▶ [WORK TO COMPLETE]
1: Repeat the stretch of the Node.js scraping tutorial from "If you’re building" through "(Docker, serverless, queues)", switching "scrapers" to "crawlers".
2: According to the Node.js scraping tutorial, what should you switch to for dynamic sites?

▶ [TEXT EXTRACT]
-=-=-

Web Scraping with JavaScript and Node.js: A Full 2026 Tutorial

If you’re building scrapers in 2026, Node.js is a fantastic choice — especially when you care about:

  • high concurrency (many URLs in parallel)
  • a strong ecosystem (Cheerio, Playwright, p-queue)
  • shipping scrapers as production services (Docker, serverless, queues)

This tutorial is a practical, end-to-end guide to web scraping with JavaScript.

You’ll learn:

  • when simple HTTP + HTML parsing is enough
  • how to scrape with fetch/axios + Cheerio
  • how to handle pagination and detail pages
  • how to avoid getting blocked (pacing, headers, retries)
  • when to switch to Playwright (dynamic sites)
  • where ProxiesAPI fits in

Target keyword: web scraping with javascript (used naturally throughout)

-=-=-

▶ [DATA]
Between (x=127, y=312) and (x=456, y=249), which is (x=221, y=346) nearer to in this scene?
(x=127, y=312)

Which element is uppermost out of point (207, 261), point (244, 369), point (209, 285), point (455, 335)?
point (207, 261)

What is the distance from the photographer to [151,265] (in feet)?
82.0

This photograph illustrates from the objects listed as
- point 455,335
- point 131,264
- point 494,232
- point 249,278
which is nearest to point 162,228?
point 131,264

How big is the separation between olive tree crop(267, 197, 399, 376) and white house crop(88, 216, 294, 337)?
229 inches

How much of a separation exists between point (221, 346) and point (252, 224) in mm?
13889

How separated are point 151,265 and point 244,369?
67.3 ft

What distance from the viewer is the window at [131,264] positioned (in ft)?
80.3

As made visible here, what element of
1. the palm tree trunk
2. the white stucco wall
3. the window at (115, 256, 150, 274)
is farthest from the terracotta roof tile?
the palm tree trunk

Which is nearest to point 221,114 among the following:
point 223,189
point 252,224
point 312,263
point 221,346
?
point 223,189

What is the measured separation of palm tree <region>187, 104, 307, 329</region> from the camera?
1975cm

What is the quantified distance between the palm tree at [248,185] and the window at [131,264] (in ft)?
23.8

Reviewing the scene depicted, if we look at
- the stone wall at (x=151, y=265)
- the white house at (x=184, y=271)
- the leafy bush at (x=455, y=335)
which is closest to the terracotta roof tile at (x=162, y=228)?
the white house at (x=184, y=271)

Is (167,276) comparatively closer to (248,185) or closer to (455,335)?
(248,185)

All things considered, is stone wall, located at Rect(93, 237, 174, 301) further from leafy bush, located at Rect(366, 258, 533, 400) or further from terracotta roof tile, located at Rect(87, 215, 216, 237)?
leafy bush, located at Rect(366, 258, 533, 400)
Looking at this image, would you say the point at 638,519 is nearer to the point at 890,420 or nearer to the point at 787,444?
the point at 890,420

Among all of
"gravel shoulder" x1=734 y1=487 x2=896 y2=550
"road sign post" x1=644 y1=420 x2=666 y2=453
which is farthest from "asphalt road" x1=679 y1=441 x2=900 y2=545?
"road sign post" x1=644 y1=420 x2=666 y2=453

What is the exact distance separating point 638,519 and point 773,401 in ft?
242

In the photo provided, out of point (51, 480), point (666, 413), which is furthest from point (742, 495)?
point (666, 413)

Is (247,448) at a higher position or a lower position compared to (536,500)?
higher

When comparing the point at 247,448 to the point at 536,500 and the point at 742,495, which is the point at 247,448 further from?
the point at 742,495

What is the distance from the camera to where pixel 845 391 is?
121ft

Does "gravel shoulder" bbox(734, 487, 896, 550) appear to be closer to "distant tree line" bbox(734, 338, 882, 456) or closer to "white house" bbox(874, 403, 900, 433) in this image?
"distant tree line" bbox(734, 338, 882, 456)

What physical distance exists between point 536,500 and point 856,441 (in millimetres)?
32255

-=-=-

▶ [RESPONSES FOR EACH TASK]
1:
If you’re building crawlers in 2026, Node.js is a fantastic choice — especially when you care about:

  • high concurrency (many URLs in parallel)
  • a strong ecosystem (Cheerio, Playwright, p-queue)
  • shipping crawlers as production services (Docker, serverless, queues)

2: Playwright.